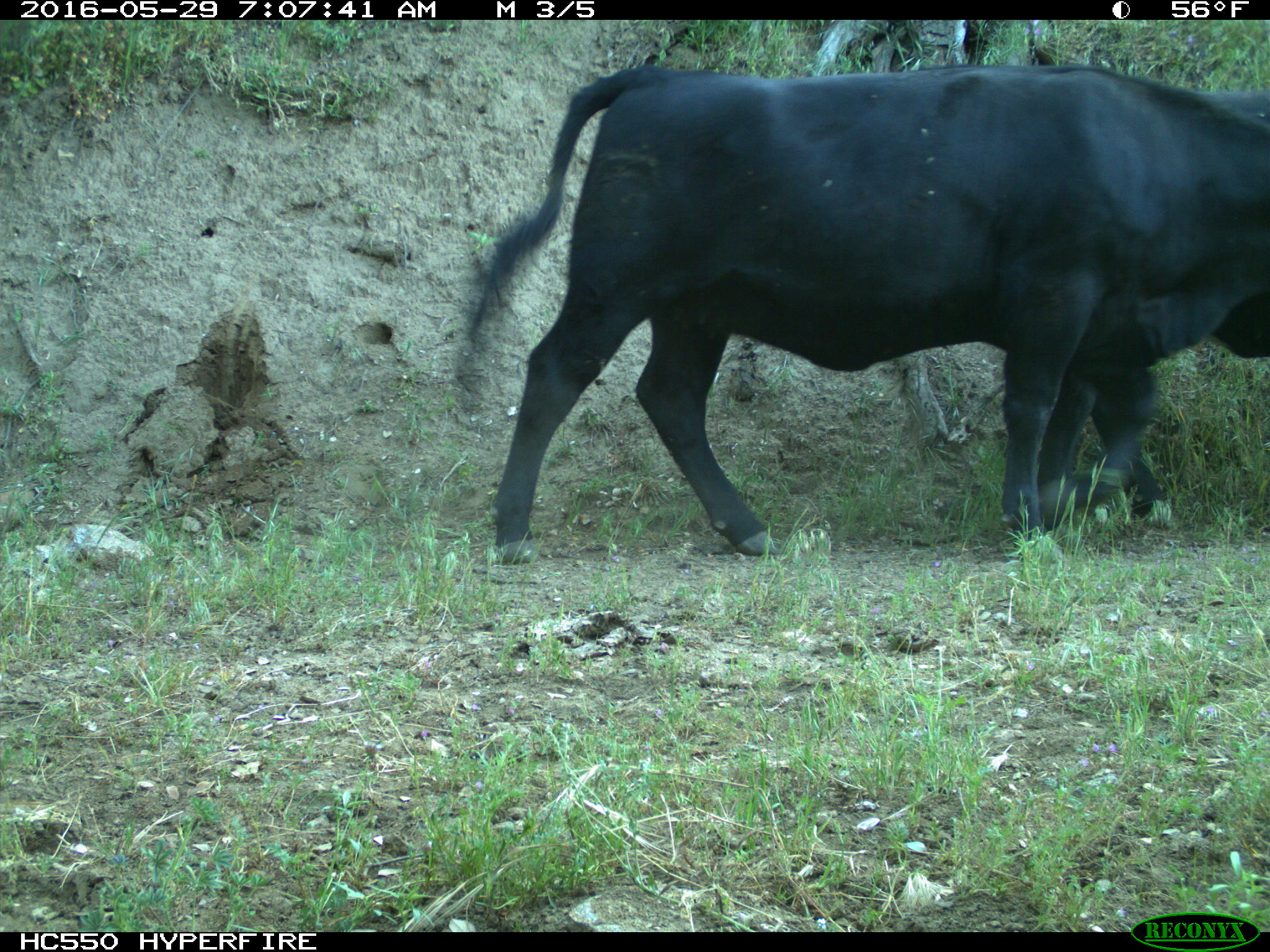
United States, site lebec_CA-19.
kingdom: Animalia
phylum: Chordata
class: Mammalia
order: Artiodactyla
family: Bovidae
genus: Bos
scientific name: Bos taurus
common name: domestic cow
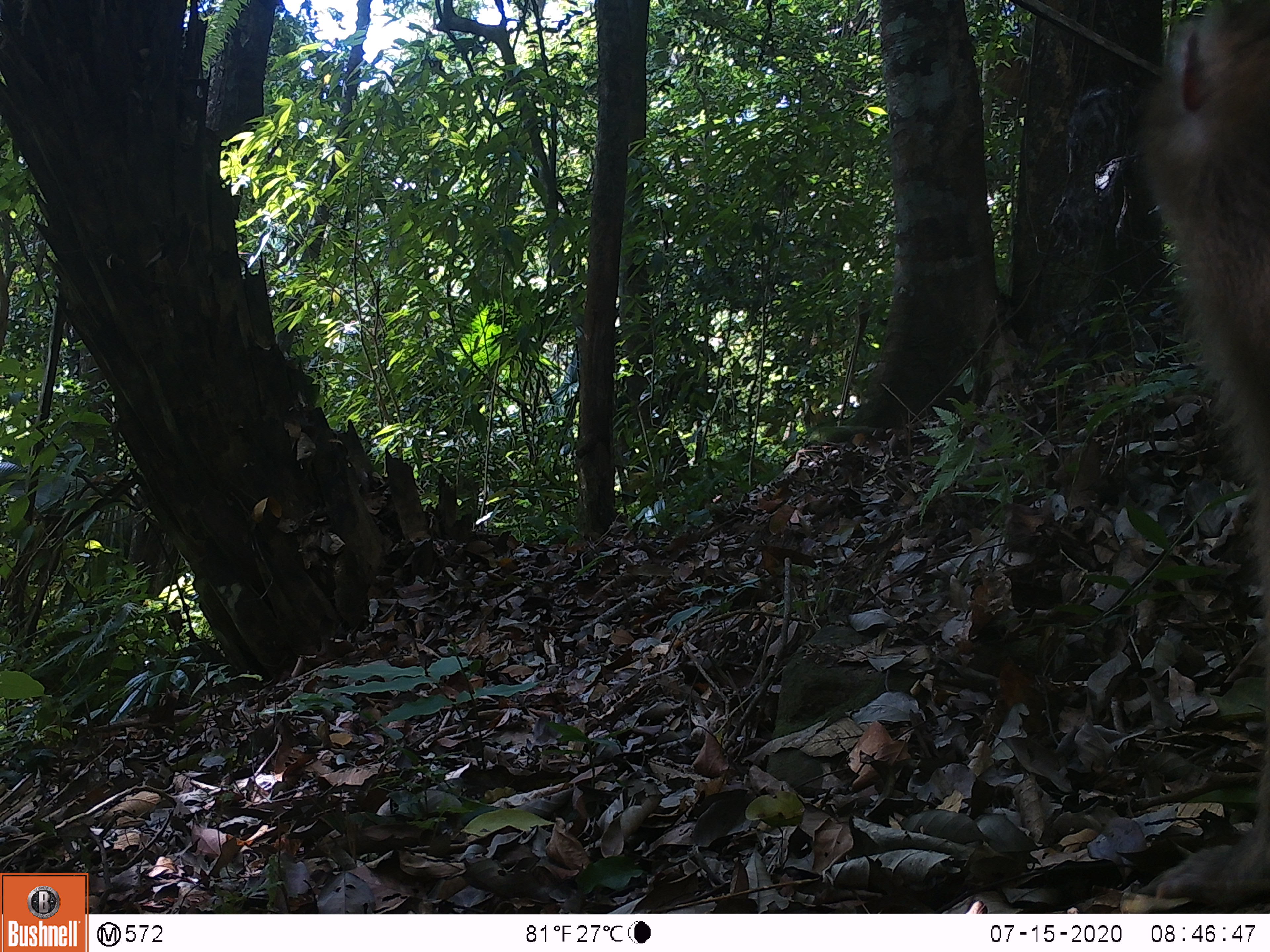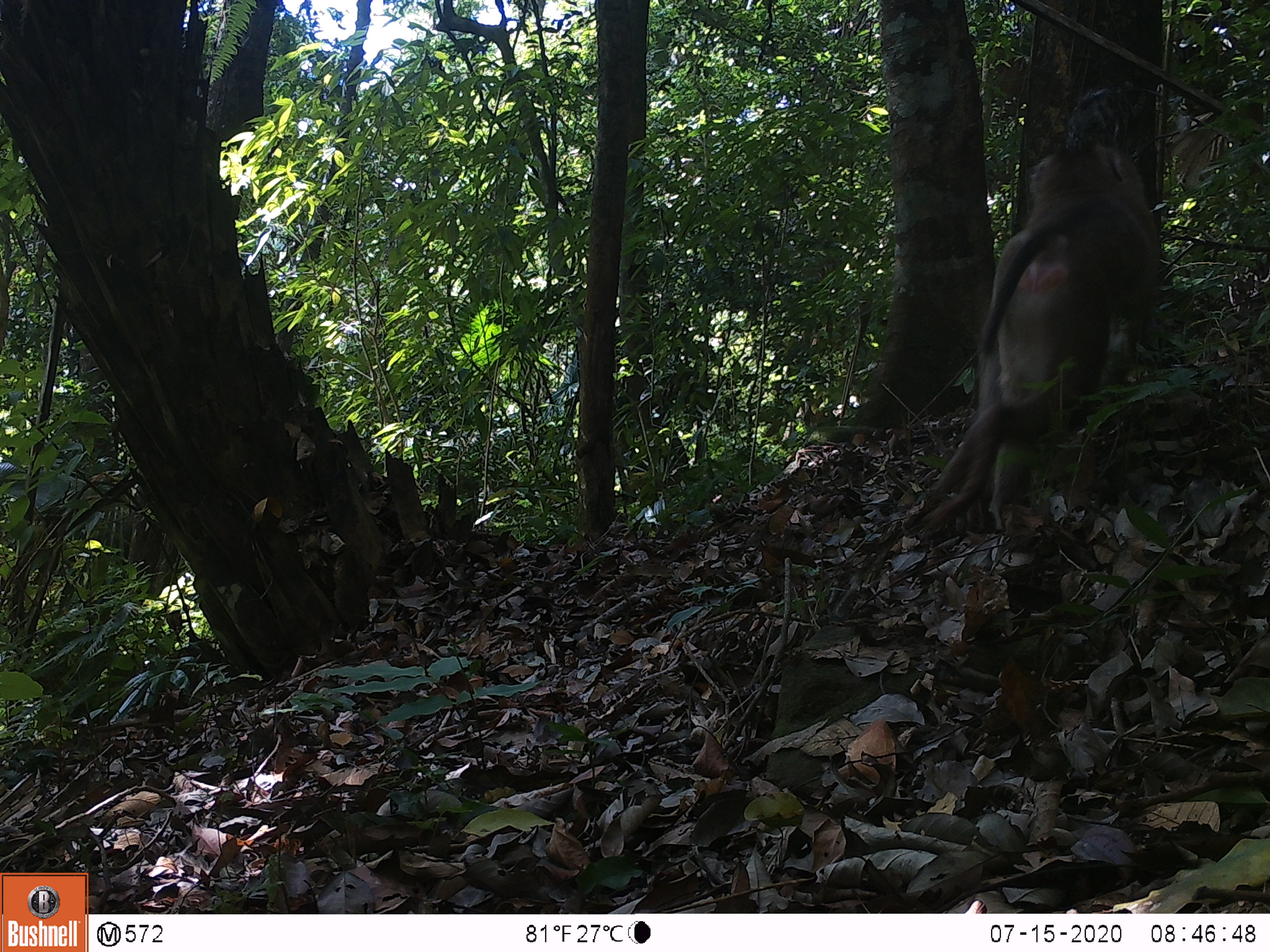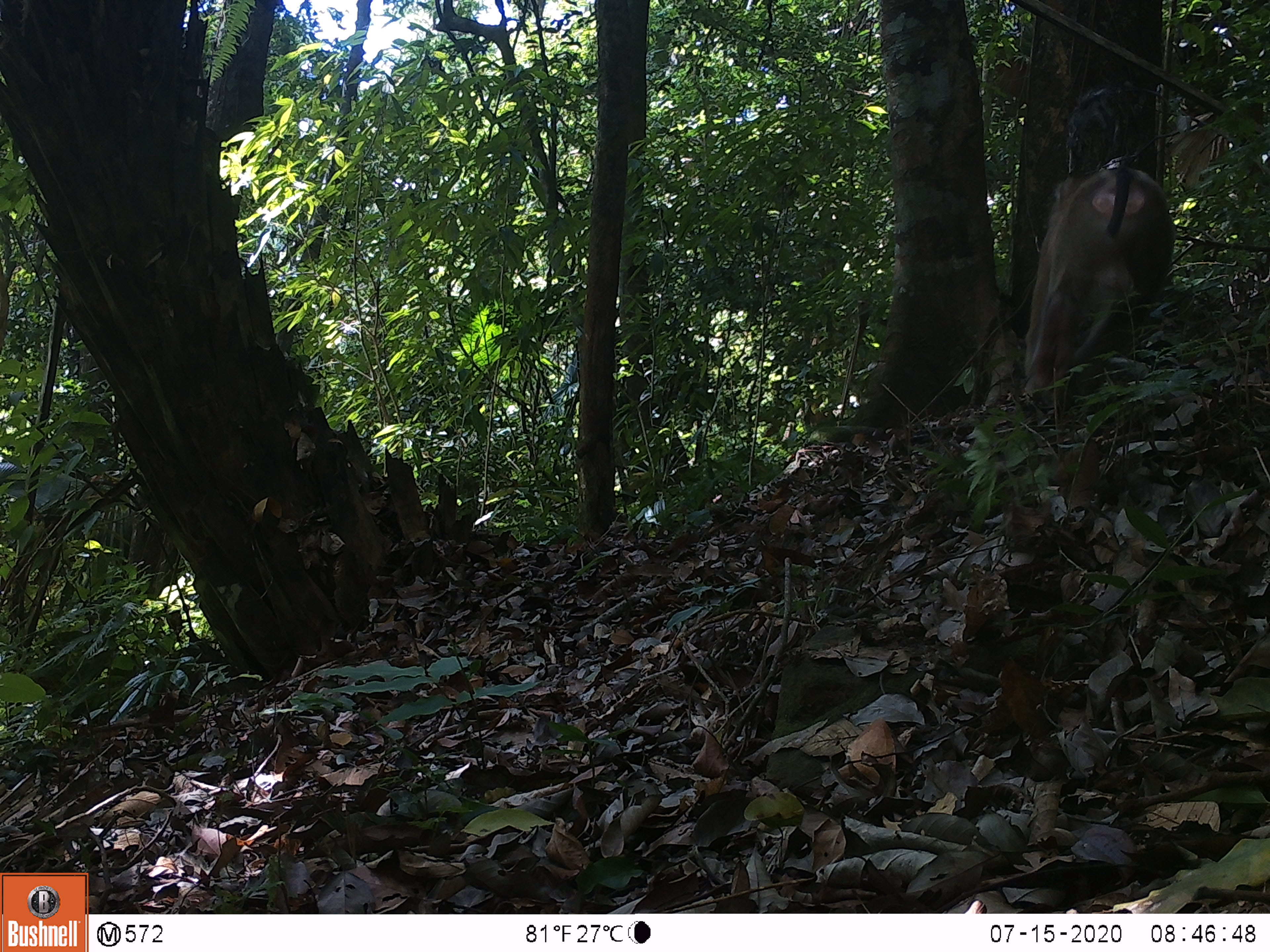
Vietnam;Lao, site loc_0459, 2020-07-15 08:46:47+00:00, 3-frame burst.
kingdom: Animalia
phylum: Chordata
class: Mammalia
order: Primates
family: Cercopithecidae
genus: Macaca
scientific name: Macaca nemestrina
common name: pig-tailed macaque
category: pig tailed macaque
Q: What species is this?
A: Pig tailed macaque (pig-tailed macaque) (Macaca nemestrina).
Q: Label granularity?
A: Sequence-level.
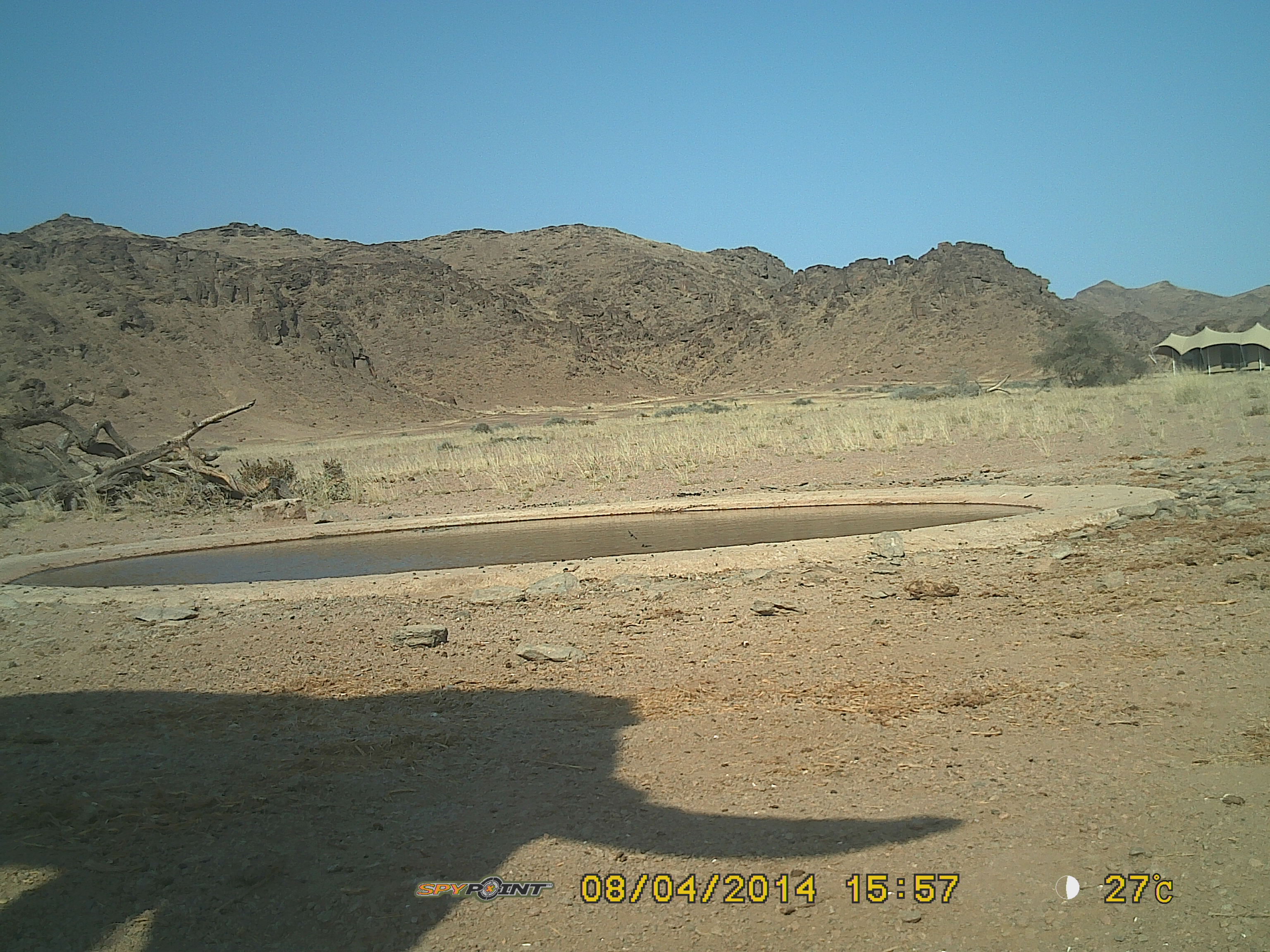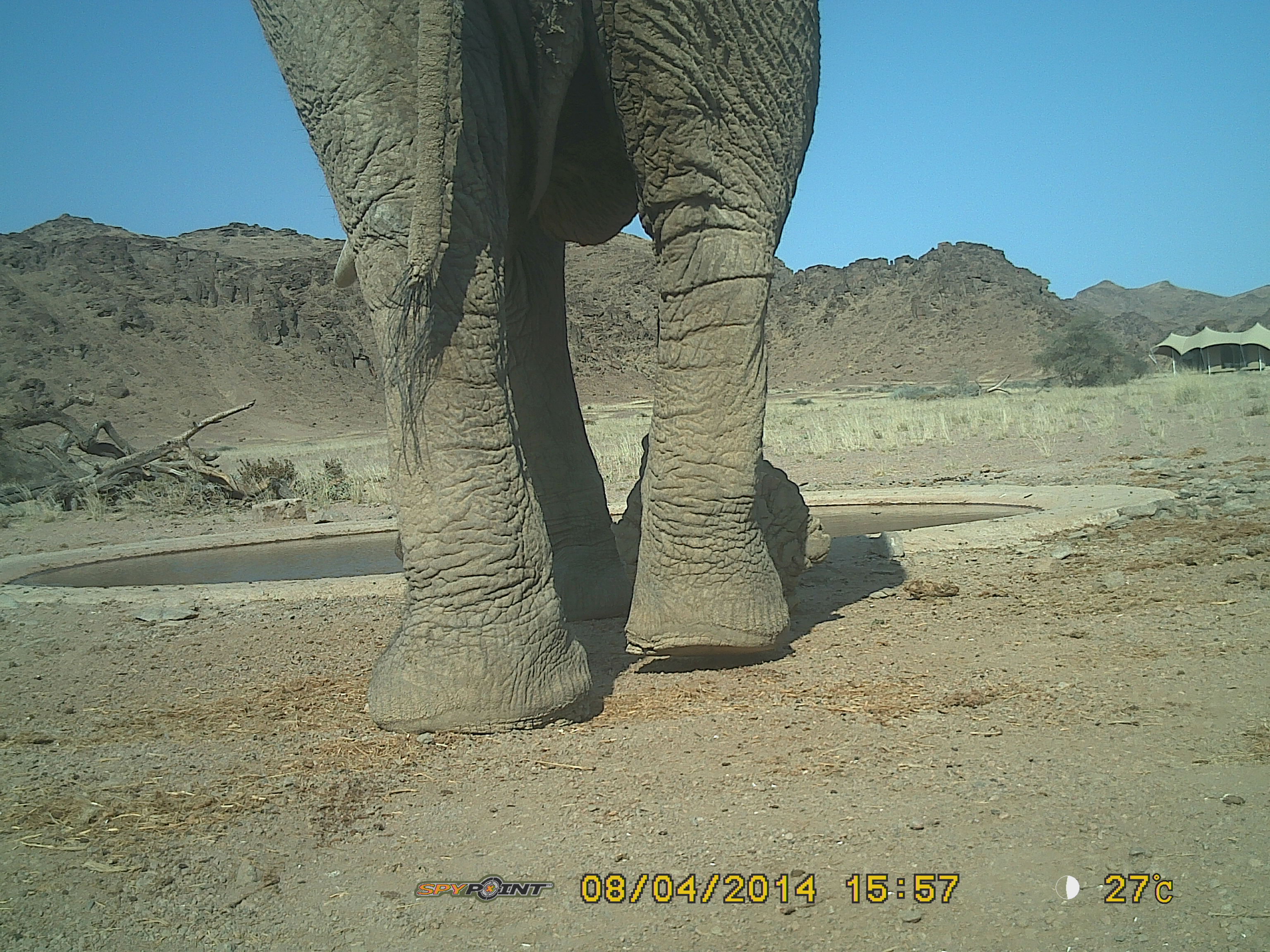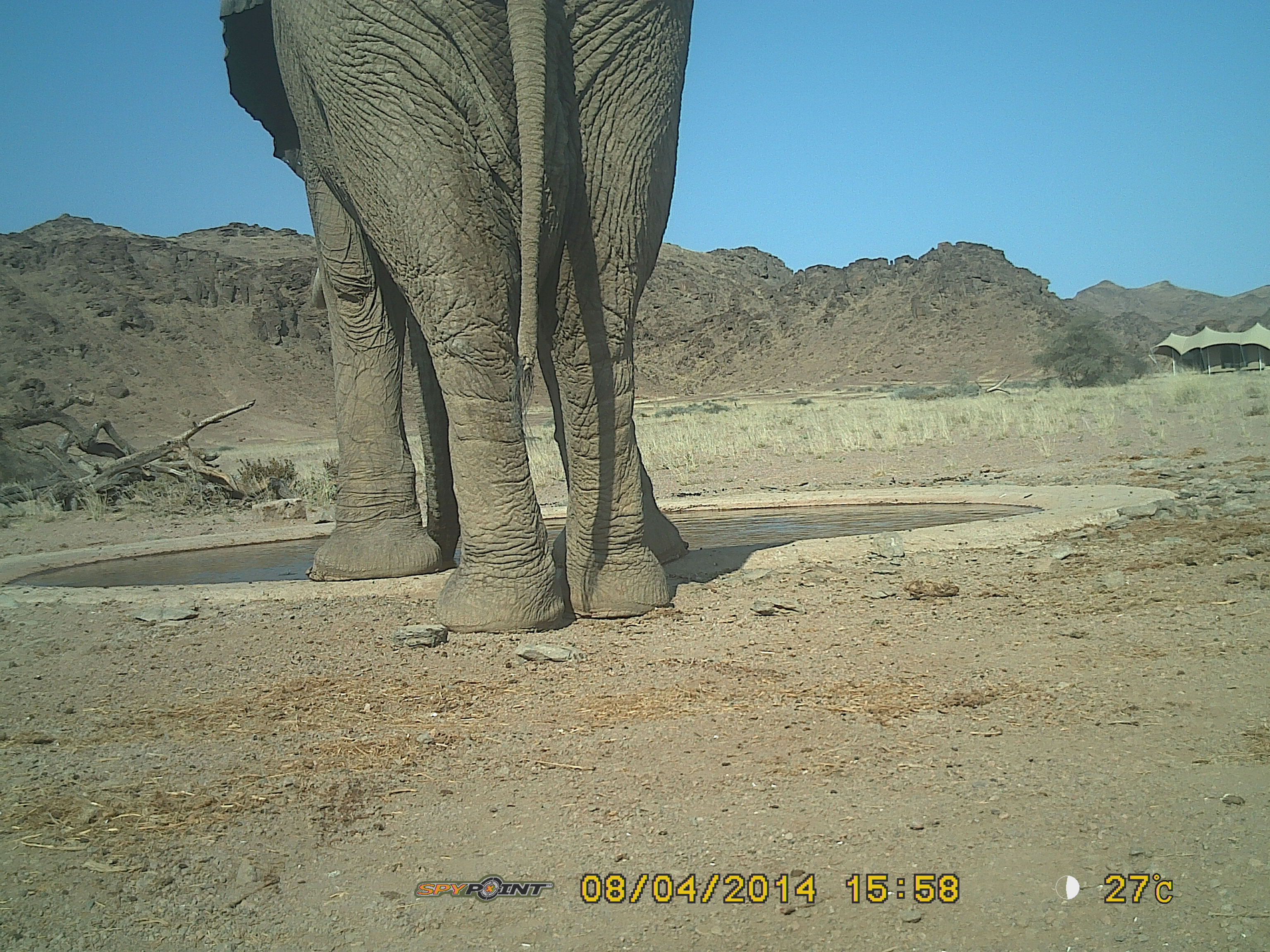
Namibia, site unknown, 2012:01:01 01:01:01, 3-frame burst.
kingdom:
──────────────────────────────
# GOAL OF THE EXERCISE
Pictures are to be left out; the answer must otherwise be exactly the lines from the one with "Vietnam;Lao, site loc_0459, 2020-07-15" through the final line of the entries above, both included.

# SOLUTION FOR THIS PROBLEM
Vietnam;Lao, site loc_0459, 2020-07-15 08:46:47+00:00, 3-frame burst.
kingdom: Animalia
phylum: Chordata
class: Mammalia
order: Primates
family: Cercopithecidae
genus: Macaca
scientific name: Macaca nemestrina
common name: pig-tailed macaque
category: pig tailed macaque
Q: What species is this?
A: Pig tailed macaque (pig-tailed macaque) (Macaca nemestrina).
Q: Label granularity?
A: Sequence-level.
Namibia, site unknown, 2012:01:01 01:01:01, 3-frame burst.
kingdom:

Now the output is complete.